1990 saw the Battle of Britain Anniversary, which was held in honour of the Few. The guests at some of these outings included Lady Mountbatten, Charlie Chester and Harry Secombe.
In 1994, we organised a 4 day commemorative trip to the Normandy beaches for the 50th anniversary of D-Day.
On 9 June 1994 at 9:30 am, 75 London taxi drivers were given the honour of assembling on Horseguard's Parade, with 150 Normandy veterans, to await the arrival of HM Queen Elizabeth, the Queen Mother.

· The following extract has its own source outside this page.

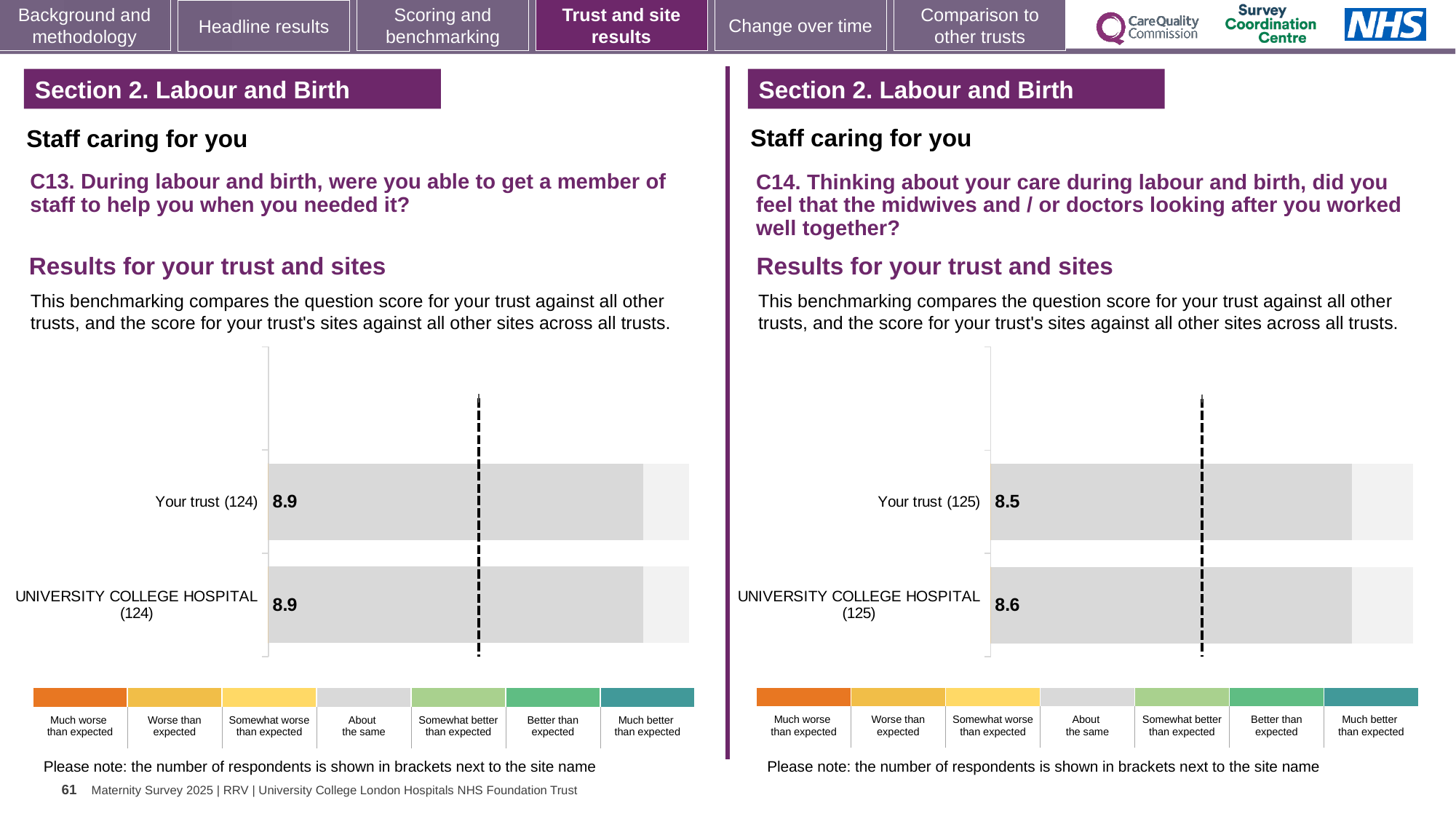
How many bars are plotted in the C14 chart on the right? 2 In the C14 chart on the right, what is the difference between the UNIVERSITY COLLEGE HOSPITAL score and the Your trust score? 0.1 In the C14 chart on the right, which has the higher score, Your trust or UNIVERSITY COLLEGE HOSPITAL? UNIVERSITY COLLEGE HOSPITAL In the C13 chart on the left, what is the score for Your trust (124)? 8.9 In the C14 chart on the right, what is the score for UNIVERSITY COLLEGE HOSPITAL (125)? 8.6 How many bars are plotted in the C13 chart on the left? 2 What type of chart is used for the C13 results on the left? Bar chart How many categories does the colour legend below the C13 chart on the left list? 7 How many respondents are shown in brackets for Your trust in the C14 chart on the right? 125 In the C13 chart on the left, what is the score for UNIVERSITY COLLEGE HOSPITAL (124)? 8.9 In the C13 chart on the left, what is the difference between the Your trust score and the UNIVERSITY COLLEGE HOSPITAL score? 0 In the C14 chart on the right, what is the score for Your trust (125)? 8.5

This must be one of the proudest moments, in the history of the London Taxi trade. The Queen Mother arrived at 10:30 am, accompanied by Dame Vera Lynn DBE LLD (in her capacity as Patron of the LTBAFWD), and Field Marshall Lord Bramall, the Lord Lieutenant of London.
Veterans and volunteers from the Taxi Charity were invited to Clarence House by HRH Prince Charles.
In May 2008, we returned to Normandy for a 4 day visit with 160 Normandy veterans in 95 London taxis.
In May 2012, we went to the Netherlands to celebrate the anniversary of VE Day with the Dutch people. We took 160 World War II veterans in 86 taxis. The British veterans were made guest of honour on three open-top double decker buses, which toured the town of Wageningen, watched by a crowd of 150,000.
The charity changed its name from the London Taxi Benevolent Association For War Disabled to Taxi Charity For Military Veterans. Also receives National Lottery Award.
The Taxi Charity celebrated its 70th anniversary.